For most people, if there’s one name for a tea that comes to mind most readily, I’ll bet that it’s probably Earl Grey given that Jean Luc Picard on “Star Trek: The Next Generation” would always order it from the star ship replicators, “hot”, despite being… a Frenchman? The thing to understand is that Earl Grey is a type of teamaking (infusing black tea with bergamot) whereas Darjeeling is an actual region and so to understand its teas is like understanding Burgundy wines. Unlike Burgundy however, which has literal centuries of grape growing tradition, Darjeeling is a relatively new tea region and Koehler does an excellent, detailed job in explaining how it came about in the 19th century, basically as the occupying British Empire needed a recovery station up in the mountains.

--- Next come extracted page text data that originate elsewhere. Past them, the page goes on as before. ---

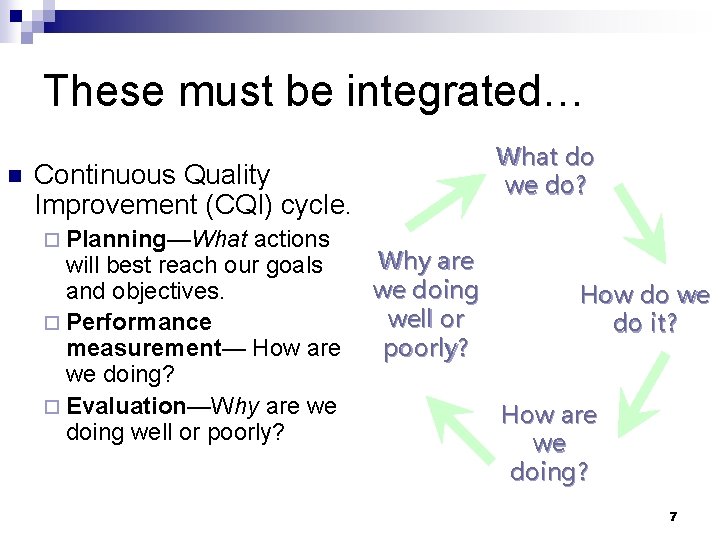 These must be integrated…

Continuous Quality Improvement (CQI) cycle.

Planning—What actions will best reach our goals and objectives.

Performance measurement— How are we doing?

Evaluation—Why are we doing well or poorly?

What do we do?

How do we do it?

How are we doing?

Why are we doing well or poorly?

7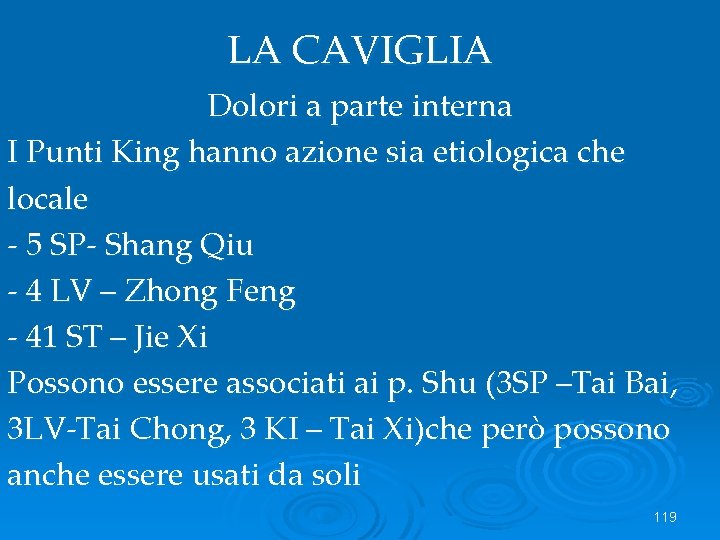 LA CAVIGLIA

Dolori a parte interna

I Punti King hanno azione sia etiologica che locale

- 5 SP- Shang Qiu
- 4 LV – Zhong Feng
- 41 ST – Jie Xi

Possono essere associati ai p. Shu (3SP –Tai Bai, 3LV-Tai Chong, 3 KI – Tai Xi)che però possono anche essere usati da soli

119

There are countless interesting facts, anecdotes, and historical stories that are all brought to life by Koehler’s narration of the region going up through Independence and then how the tea region has fared since then. But, the book is much more than just a “history” and it delves into aspects that wine people will readily enjoy such as talking about the individual estates (terroirs) of Darjeeling as well as how tea is made as well as selected and graded as well as why some have shown a higher quality level over the years and thus have demanded ever-higher prices. If this all sounds familiar to the wine world, then you can understand why I’m recommending the book.

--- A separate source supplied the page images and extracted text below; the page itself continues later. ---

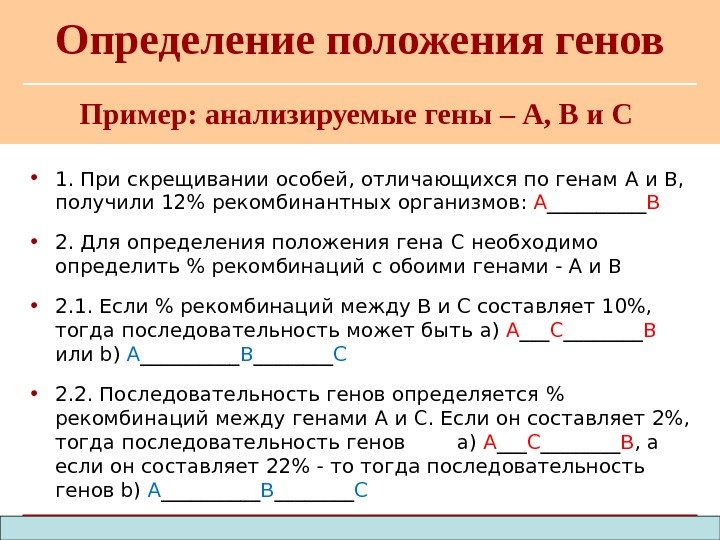 Определение положения генов

Пример: анализируемые гены – А, В и С

• 1. При скрещивании особей, отличающихся по генам А и В, получили 12% рекомбинантных организмов: А__________В

• 2. Для определения положения гена С необходимо определить % рекомбинаций с обоими генами - А и В

• 2.1. Если % рекомбинаций между В и С составляет 10%, тогда последовательность может быть а) А___С________В или b) А__________В________С

• 2.2. Последовательность генов определяется % рекомбинаций между генами А и С. Если он составляет 2%, тогда последовательность генов а) А___С________В, а если он составляет 22% - то тогда последовательность генов b) А__________В________С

The last third or so of the book revolves around the current and future issues facing Darjeeling and again, there’s much for wine people to take from here. The development of “tea tourism” is incredibly similar to enotourism for example. Environmental questions weigh heavy on Darjeeling, much as they do in wine, with Climate Change taking center stage in the list of concerns. And then there’s the always-looming questions of generational change, evolution of the region, how to reach new consumers, and how to protect the brand.
While Koehler’s book is obviously about tea and some parts have no relationship to wine, the writing is clear, approachable, and inviting. It’s plain to see that he spent many months actually in the region–not just parachuting in for a week or two for snippets with a fixer doing the heavy lifting. He witnessed all the stages of harvest (again, something I fully didn’t understand until reading this) and ultimately crafted an excellent book. It’s a fine read for anyone who likes books about history but it’s an even finer distraction for anyone a bit tired of memorizing appellations in Bordeaux. Also, there are tasty tea recipes at the back!
(PS – Koehler now also has a new book called, “Where the Wild Coffee Grows that is also worthy of dive by anyone into this kind of in-depth work.)